• _Given text_:

★ ★ ★ ★ ★ ★ ★

Access to Distributed Generation

Concerning access to distributed energy, and, in connection therewith, establishing requirements for the development of inclusive community solar capacity that investor-owned electric utilities must make available to utility customers, requiring the acquisition of distributed generation facilities paired with energy storage, and making an appropriation.
Session:
2024 Regular Session
Subject:
Energy
Bill Summary

On or after January 1, 2026, but before February 1, 2026, an investor-owned electric utility (utility) with more than 500,000 customers must make at least 50 megawatts of inclusive community solar capacity available, and a utility with 500,000 or fewer customers must make at least 4 megawatts of inclusive community solar available.

Before February 1, 2027, a utility with more than 500,000 customers must make an additional 50 megawatts of inclusive community solar capacity available, plus any unclaimed capacity left over from the previous allocation cycle, and a utility with 500,000 or fewer customers must make an additional 4 megawatts of inclusive community solar available.

Under current law, a utility customer may subscribe to a portion of a community solar facility. The customer then receives a bill credit on the customer's monthly utility bill in an amount proportional to the customer's share of the community solar facility output. Current law establishes limits on the amount of output from community solar facilities that a utility may purchase.

★ ★ ★ ★ ★ ★ ★

• _Supplied data_:
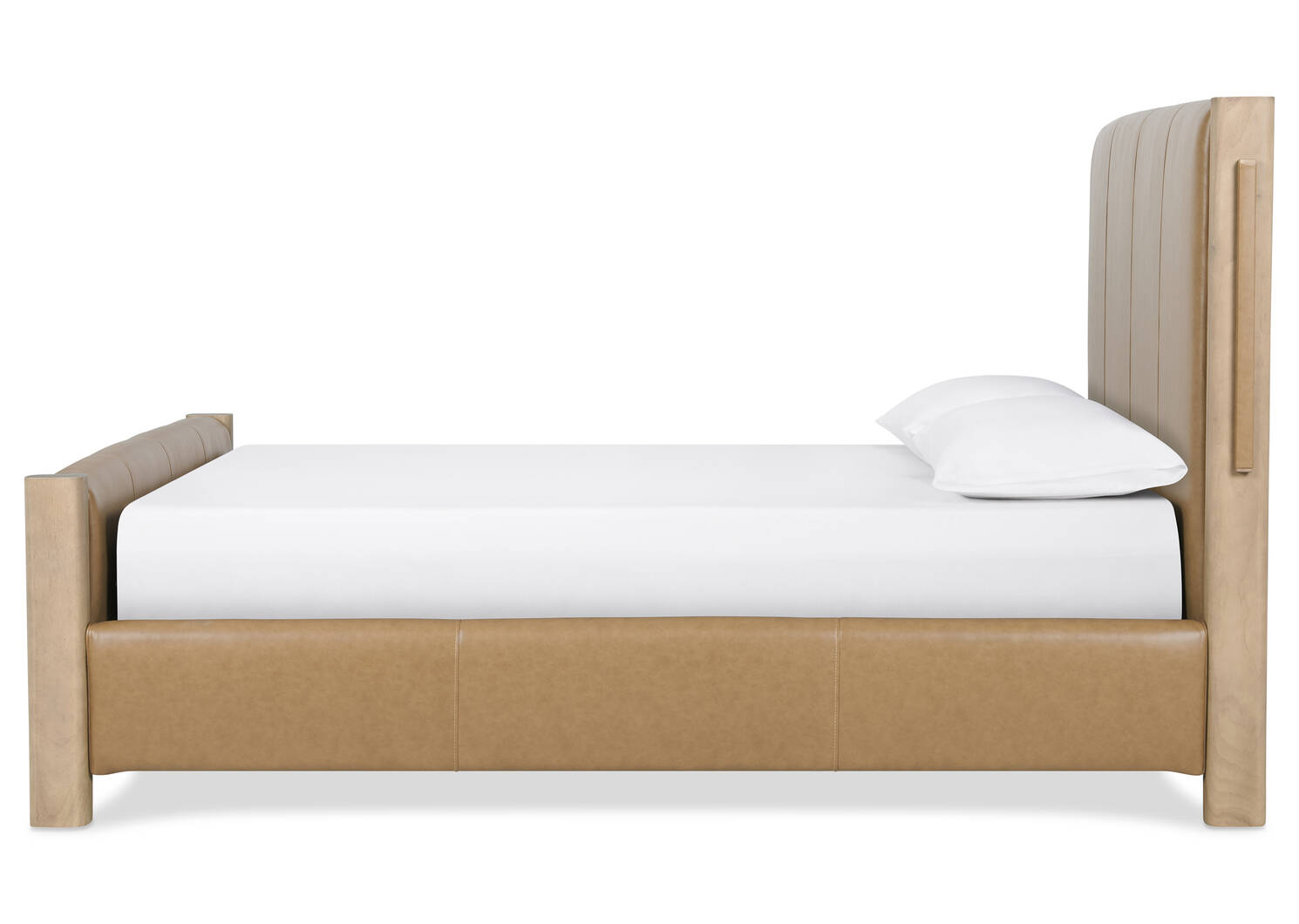 Hewing Bed -Bellissimo Tan, QUEEN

★ ★ ★ ★ ★ ★ ★

• _Activities_:
1 - Give the part of the distributed generation bill starting with "On or after" and going on through "additional 4 megawatts of inclusive community solar available." again, swapping "megawatts" for "MW".
2 - Write the next part of the distributed generation bill text, picking up after its last sentence.
The data after the text play no part in this work.

• _Answers to the problems_:
1 -
On or after January 1, 2026, but before February 1, 2026, an investor-owned electric utility (utility) with more than 500,000 customers must make at least 50 MW of inclusive community solar capacity available, and a utility with 500,000 or fewer customers must make at least 4 MW of inclusive community solar available.

Before February 1, 2027, a utility with more than 500,000 customers must make an additional 50 MW of inclusive community solar capacity available, plus any unclaimed capacity left over from the previous allocation cycle, and a utility with 500,000 or fewer customers must make an additional 4 MW of inclusive community solar available.

2 -
The bill requires a utility to acquire the entire output of a community solar facility that is allocated capacity on or after January 1, 2026, (new facility) and apply community solar bill credits to that new facility's subscribers. The bill requires a new facility to:

  • Not exceed 5 megawatts of capacity, measured in alternating current;
  • Interconnect with a utility's distribution system;
  • Comply with applicable requirements of the "Colorado Energy Sector Public Works Project Craft Labor Requirements Act";
  • Reserve at least 51% of its capacity for income-qualified subscribers;
  • Not allocate more than 40% of the new facility's capacity to a single subscriber; and
  • Supply to a subscriber of the new facility no more than 120% of the expected average annual total consumption of electricity by the subscriber.

The bill affords certain protections for subscribers of new facilities. Subscriber organizations and subscription coordinators are prohibited from:

  • Using credit scores, customer scores, or any utility deposit to deny prospective residential subscribers;
  • Charging a sign-up or termination fee to residential subscribers;
  • Engaging in misleading conduct or making false representations toward prospective subscribers; and
  • Preventing a subscriber from transferring a subscription within the utility's service territory if the subscriber moves residences.

A subscriber organization shall provide an income-qualified subscriber of a new facility with a subscription discount of at least:

  • 25% of the value of the community solar bill credit;
  • 30% of the value of the community solar bill credit if the new facility receives federal tax credits from the federal "Inflation Reduction Act of 2022" for the specific purpose of being located in an energy community; and
  • 50% of the value of the community solar bill credit if the new facility receives federal tax credits from the federal "Inflation Reduction Act of 2022" specifically for providing income-qualified households with utility bill assistance.

The commission must also adopt a standardized form that contains relevant information and disclosures that subscriber organizations and subscription coordinators must provide to prospective subscribers.

The bill also directs the commission to establish:

  • Cost-sharing mechanisms for new facilities that are connecting to the utility's distribution system, in which the new facility is required to pay only for its proportional share of system upgrades; and
  • Reporting requirements for a utility regarding cost-sharing mechanisms and the cost-effectiveness of the utility's interconnection of new facilities when submitting a distribution system plan.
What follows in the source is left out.